Ik ben al zolang ik me kan herinneren padvinder, al heet dat officieel niet meer zo. Een commissie binnen Scouting Nederland heeft op enig moment besloten dat de term padvinder te belegen geworden was. Te vatbaar voor flauwe grappen, druipend van clichés. Kennelijk is scout een hippere term. De meest directe vertaling van scout naar het Nederlands is ‘verkenner’. Ik ben zelf eigenlijk verre van hip, maar hip of niet, verkenner is wel een goed woord.
Als je de twee termen tegen elkaar afweegt, dan is padvinder namelijk pretentieuzer. Er ligt de expliciete belofte in opgesloten dat je niet alleen iets verkent, maar vooral ook iets vindt.

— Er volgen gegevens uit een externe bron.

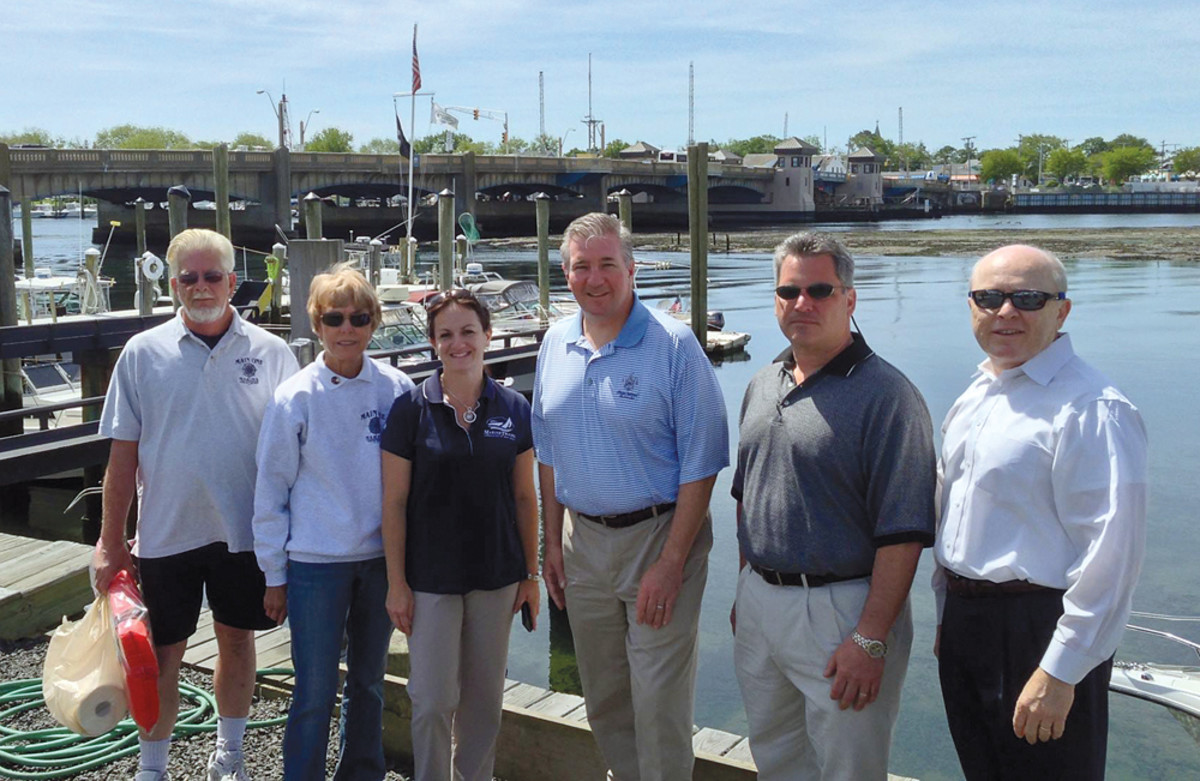 Danko and New Jersey Assemblyman David Rible (third from right) pay a post-Sandy visit to Main One Marina in Avon by the Sea.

Zelf vind ik meestal overal wel iets van, maar dingen vind ik eigenlijk zelden. Ik ben vooral vaak dingen kwijt. Paspoort in Praag, jas in Amsterdam, volleybalshirt in mijn huis, koffiekaart in mijn jas…
Ik kan dan zakken en kasten verkennen, en in extreme gevallen verlorenofgevonden.nl, maar tot echte vinder heb ik mezelf nooit doorontwikkeld. Wel komen, zelden door mijn eigen toedoen, veel zaken op de een of andere manier wel weer boven water. Materiële wanorde correleert bij mij overigens sterk significant met werkdruk. Voor mij is de verloren koffiepas en de dubbele afspraak dan ook een signaal dat er teveel op mijn bord ligt. Soms hebben andere mensen daar dan ook last van.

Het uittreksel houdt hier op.